Cameron speech: France offers 'red carpet' to UK firms
- 23 January 2013
- From the section Business
The French foreign minister says France will welcome any businesses that leave the UK, should the country exit the European Union.
Reacting to David Cameron's speech on Europe, Laurent Fabius said: "If the UK decides to leave the EU, we will roll out the red carpet to businessmen."
But business groups in the UK were more supportive of Mr Cameron's speech.
The prime minister has pledged to hold fresh negotiations and an "in/out" referendum on UK membership of the EU.
"You can't do Europe a la carte," Mr Fabius said, responding to the pledges.
"I'll take an example which our British friends will understand. Let's imagine Europe is a football club and you join, but once you're in it you can't say let's play rugby."
Mr Fabius's remark about the red carpet was in response to an invitation made by the UK Prime Minister last year.
David Cameron said then that he would roll out a red carpet for any entrepreneurs wanting to leave France because of increased wealth taxes.
But the UK's biggest business organisation, the CBI, expressed support.

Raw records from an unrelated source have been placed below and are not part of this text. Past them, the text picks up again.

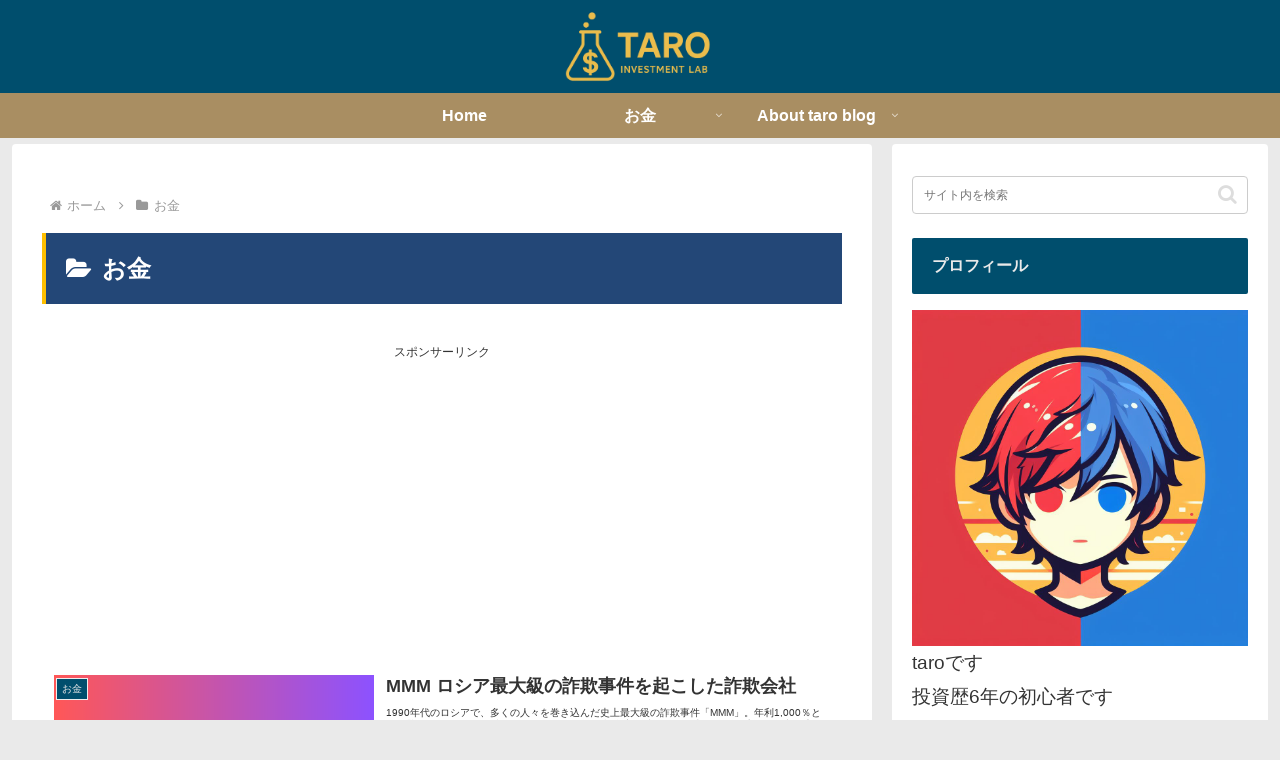

--- FILE ---
content_type: text/html; charset=utf-8
request_url: https://www.google.com/recaptcha/api2/aframe
body_size: 271
content:
<!DOCTYPE HTML><html><head><meta http-equiv="content-type" content="text/html; charset=UTF-8"></head><body><script nonce="JvVBwDBJT6KGPkXZj5iYyg">/** Anti-fraud and anti-abuse applications only. See google.com/recaptcha */ try{var clients={'sodar':'https://pagead2.googlesyndication.com/pagead/sodar?'};window.addEventListener("message",function(a){try{if(a.source===window.parent){var b=JSON.parse(a.data);var c=clients[b['id']];if(c){var d=document.createElement('img');d.src=c+b['params']+'&rc='+(localStorage.getItem("rc::a")?sessionStorage.getItem("rc::b"):"");window.document.body.appendChild(d);sessionStorage.setItem("rc::e",parseInt(sessionStorage.getItem("rc::e")||0)+1);localStorage.setItem("rc::h",'1769008699638');}}}catch(b){}});window.parent.postMessage("_grecaptcha_ready", "*");}catch(b){}</script></body></html>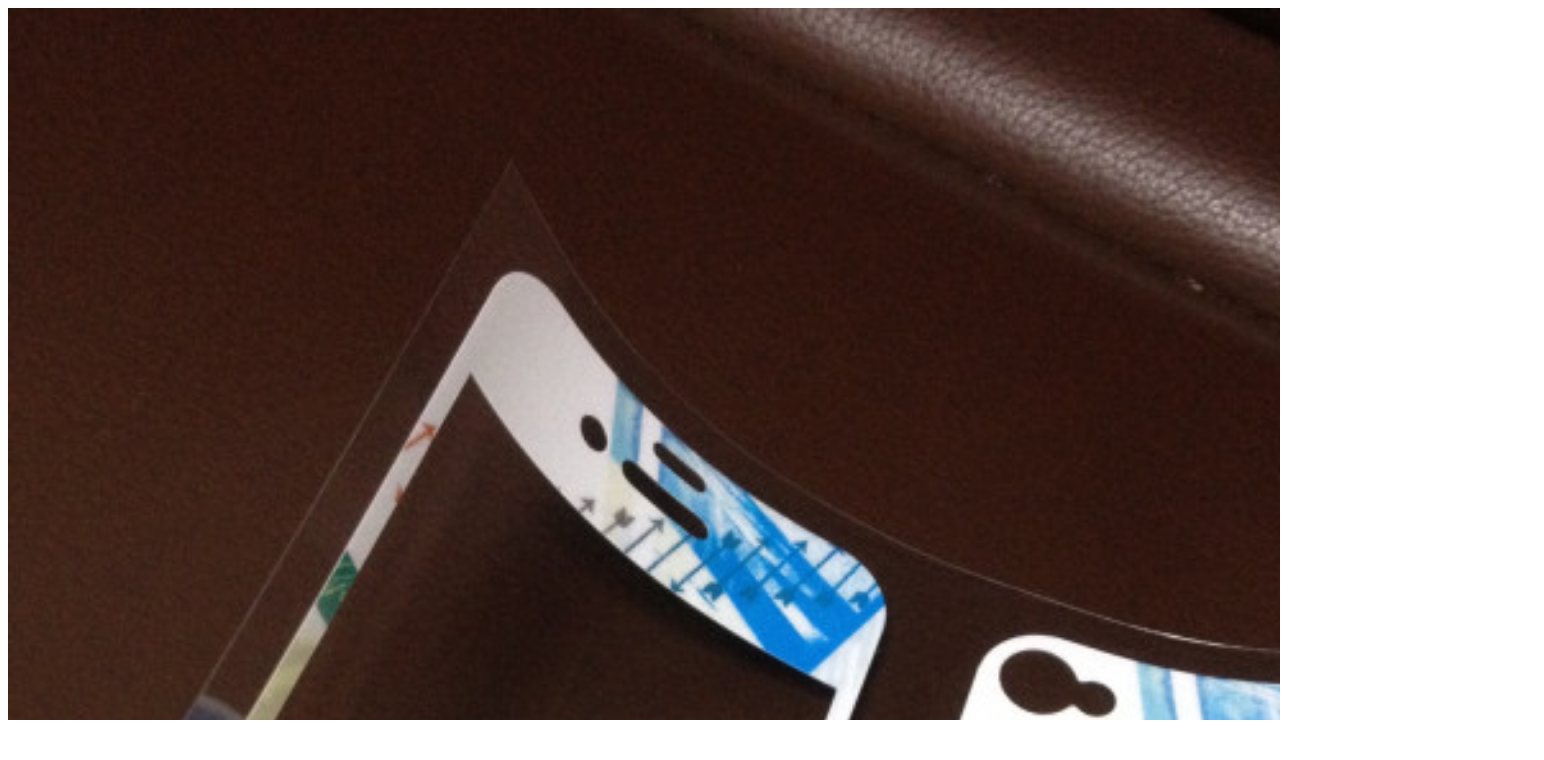

--- FILE ---
content_type: text/html
request_url: http://twitpic.com/ah9lhp
body_size: 1104
content:
<!DOCTYPE html>
<html lang="en">
<head xmlns="http://www.w3.org/1999/xhtml"
      xmlns:og="http://ogp.me/ns#">

  <meta http-equiv="content-type" content="text/html; charset=utf-8" />
  <meta http-equiv="X-UA-Compatible" content="IE=edge" />
  <link rel="shortcut icon" type="image/x-icon" href="https://dfo9svwruwoho.cloudfront.net/images/favicon.ico">
  <title>前回の冬コミC81新譜のジャケット絵の神子様のあしらわれたiPhone4/4S用スキンシール！C82の2日目にDigitalic Partyで頒布します！会場限定1000円！</title>

  <!-- Twitter Card -->
  <meta name="twitter:title" value="前回の冬コミC81新譜のジャケット絵の神子様のあしらわれたiPhone4/4S用スキンシール！C82の2日目にDigitalic Partyで頒布します！会場限定1000円！" />
  <meta name="twitter:description" value="前回の冬コミC81新譜のジャケット絵の神子様のあしらわれたiPhone4/4S用スキンシール！C82の2日目にDigitalic Partyで頒布します！会場限定1000円！" />
  <meta name="twitter:url" value="https://twitpic.com/ah9lhp" />
  <meta name="twitter:card" value="summary_large_image" />
  <meta name="twitter:image" value="https://dn3pm25xmtlyu.cloudfront.net/photos/large/633662989.jpg?Expires=1770383301&Signature=NmDnXbnWdPWDxD9WZb1ZaD9yBO9K6wbZt-HpP27lla-Q-mku56ywiLVa25R244oZO6VF64ggaA1IWCdHEktrCiMtrsS70MjvHb~sSaI3RFoXMZ4Ewbs3kQfoxBXGEw21F40hVZrwWdl3rn1--zMkjeRoSVQHgnzfpZm62J8H2GxgESAKvWyvcQOK0yAu~BJlGTNSxVmizKEEWgp4Urr8S~7QRXxjqg~RqPwKtLnzl3BUNUTln1olQ8QJgzeOrZFn3UGYtjkpZYKOzu15zGiHSUVTxOR3O0rdTTK9CzzI4rkwVxS4iPMoxHNIMPUSoDeyC3Cv55pJtWap8v3sJHb4tQ__&Key-Pair-Id=APKAJROXZ7FN26MABHYA" />
  <meta name="twitter:image:width" value="1536" />
  <meta name="twitter:image:height" value="2048" />
  <meta name="twitter:site" value="@twitpic" />
  <meta name="twitter:site:id" value="12925072" />
  <meta name="twitter:creator" value="@_party_" />
  <meta name="twitter:creator:id" value="3766181" />
</head>

<body>
    <img src="https://dn3pm25xmtlyu.cloudfront.net/photos/large/633662989.jpg?Expires=1770383301&Signature=NmDnXbnWdPWDxD9WZb1ZaD9yBO9K6wbZt-HpP27lla-Q-mku56ywiLVa25R244oZO6VF64ggaA1IWCdHEktrCiMtrsS70MjvHb~sSaI3RFoXMZ4Ewbs3kQfoxBXGEw21F40hVZrwWdl3rn1--zMkjeRoSVQHgnzfpZm62J8H2GxgESAKvWyvcQOK0yAu~BJlGTNSxVmizKEEWgp4Urr8S~7QRXxjqg~RqPwKtLnzl3BUNUTln1olQ8QJgzeOrZFn3UGYtjkpZYKOzu15zGiHSUVTxOR3O0rdTTK9CzzI4rkwVxS4iPMoxHNIMPUSoDeyC3Cv55pJtWap8v3sJHb4tQ__&Key-Pair-Id=APKAJROXZ7FN26MABHYA" alt="前回の冬コミC81新譜のジャケット絵の神子様のあしらわれたiPhone4/4S用スキンシール！C82の2日目にDigitalic Partyで頒布します！会場限定1000円！" style="width:1536px;" />
</body>
</html>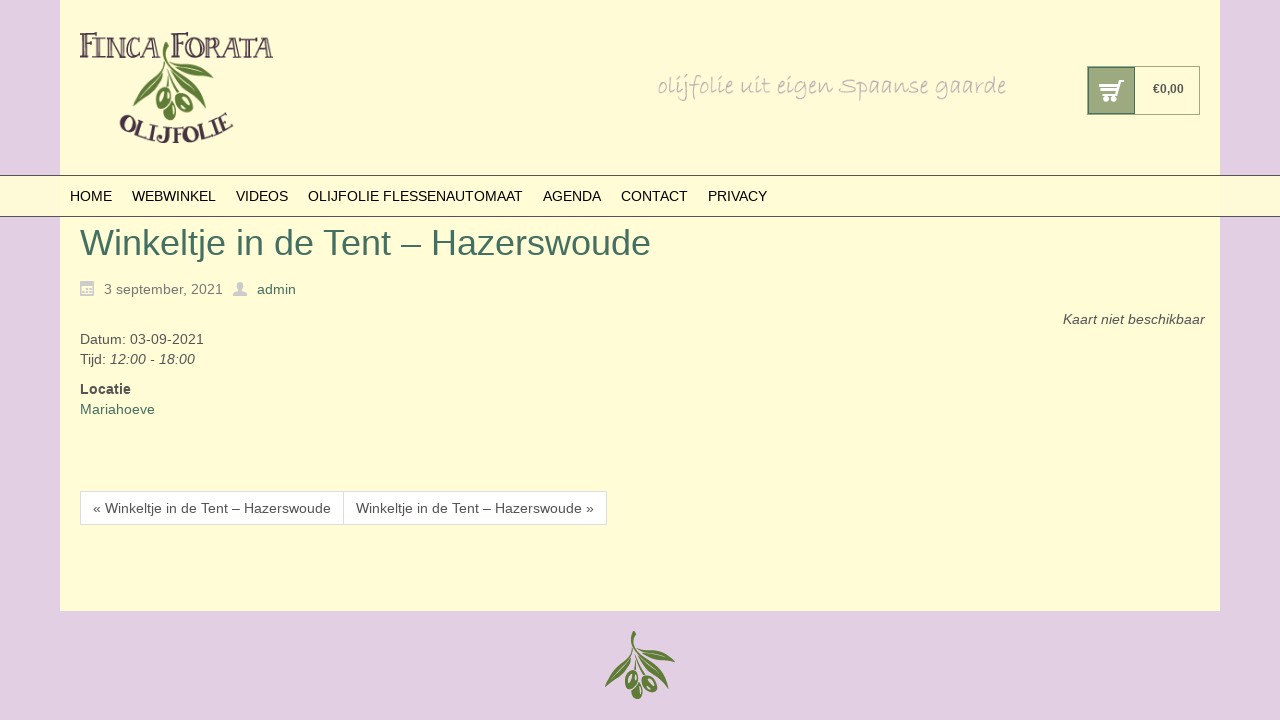

--- FILE ---
content_type: text/css
request_url: https://finca-forata.com/wp-content/uploads/2024/03/csshero-static-style-finca2018.css?ver=27
body_size: 254
content:
.bd-tagstyles:not(.bd-custom-bulletlist):not(.shape-only) ul:not([class*=menu]) li a {
  color: #005a96;
}
.bd-tagstyles:not(.bd-custom-bulletlist):not(.shape-only) ul:not([class*=menu]) b tcxspan {
  padding-left: 15px;
}
.bd-tagstyles:not(.bd-custom-bulletlist):not(.shape-only) ul:not([class*=menu]) li p {
  padding-left: 24px;
}
.bd-tagstyles:not(.bd-custom-table) table td strong {
  padding-left: 0px;
  color: #ff0000;
}
.bd-shoppingcartgrandtotal-7.cart-totals.grand-totals table thead td {
  padding-left: 30px;
}
.bd-tagstyles:not(.bd-custom-table) table tbody > tr:nth-child(2n+1) > td {
  background-color: rgba(243, 156, 18, 0.33);
}
.bd-tagstyles:not(.bd-custom-table) table tbody > tr:nth-child(2n+1) > th {
  background-color: rgba(245, 156, 18, 0.33);
}
.bd-block a h3 {
  text-decoration: underline;
  margin-bottom: 20px;
}
.bd-block p {
  color: #ffffff;
}
.bd-tagstyles:not(.bd-custom-bulletlist):not(.shape-only) ul:not([class*=menu]) b {
  padding-left: 14px;
}
.bd-block .bd-blockheader h4 {
  visibility: hidden;
}
.bd-shoppingcartgrandtotal-7 h2 {
  visibility: hidden;
}
.woocommerce div.product .single_add_to_cart_button {
  left: -75px;
}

"The prime minister rightly recognised the benefits of retaining membership of what must be a reformed European Union," said the director general, John Cridland.
"The single market is fundamental to the UK's success, but closer union of the eurozone is not for us."
Well-known venture capitalist, Jon Moulton, founder of Better Capital, also welcomed David Cameron's speech.
"It was definitely in the direction we'd favour," he told the BBC.
"It's about getting the EU to be less bureaucratic, and to stop them shoving some legislation down our throats."
But Mr Moulton said he was concerned about the uncertain environment for business over the next five years.
"The timescale will be protracted, and the only certainty is that we'll now have five years of uncertainty. It's pretty adverse for people investing in the UK that there's not going to be a decision for five years."
"I think that's nonsense," said Lord Wolfson, the boss of the retail chain Next, and a Conservative peer.
"The only thing that's damaging to British business is the march of regulation, which weighs industry down."
There was also reaction from business and political leaders at the World Economic Forum, currently taking place in Davos, Switzerland.
David Sproul, the UK boss of accountancy firm Deloitte was also critical, citing the years of uncertainty that now lie ahead for foreign investors in the UK.
"The Europe debate does not help to create certainty," he said.
"When I talk to US clients who have not been immersed in the European debate as we have, they say that what they need is clarity. There is no question it will impact business - it will hit investment into the UK," he told BBC News at the gathering held annually at the Swiss ski resort.
Sir Andrew Cahn, the former chief executive of UK Trade and Investment, went further, calling the next five years a period of "investment chill."
"If you don't know whether Britain is going to be a full positive member of the European Union in five years time, you'll wonder if you want to make that additional investment," he said.
During his speech, David Cameron repeatedly insisted that the European single market would be at the heart of any new treaty with Brussels.
"Continued access to the single market is vital for British businesses and British jobs," he said.
Since it began 20 years ago this month, the single market has established free movement of people, money, goods and services throughout the EU, a market that now includes 500 million consumers in 27 countries.
Most business leaders agree with the Prime Minister that the UK needs to retain its place in that market, especially if it wants to continue to punch above its weight when attracting foreign investment.
"The vast majority of businesses across the UK want to stay in the single market," said John Longworth of the British Chambers of Commerce.
"But on the basis of a revised relationship with Europe that promotes trade and competitiveness," he said.
In theory, the single market means that inefficient companies will struggle, but efficient companies expand.
The EU says the result has been a rise in quality, and a reduction in prices.
It claims that the cost of a mobile phone call has fallen by 70% since the single market came into operation, and the cost of a plane ticket has fallen by 40%.
Some will argue that such cost reductions are not down to the single market alone. Nevertheless, the EU says it is a "recipe for prosperity."
One of the issues the government will examine is the issue of working hours. An EU directive, incorporated into UK law, limits the amount of time that most people work to 48 hours a week.
Should the government decide to repatriate that power, businesses might have greater freedom to ask their staff to work longer, a move that would be highly controversial.
"The working hours of British doctors should not be set in Brussels," said Mr Cameron.
Jon Moulton, of Better Capital, said he agreed.
But Paul Walsh, the head of the drinks giant Diageo, suggested that businesses in the whole of the EU could benefit from an end to such regulations.
"The reformed EU must be more competitive, with highly flexible labour markets and fewer, less intrusive institutions," he said from the World Economic Forum in Davos.
"It is important for industry to help articulate the case that the prime minister has outlined."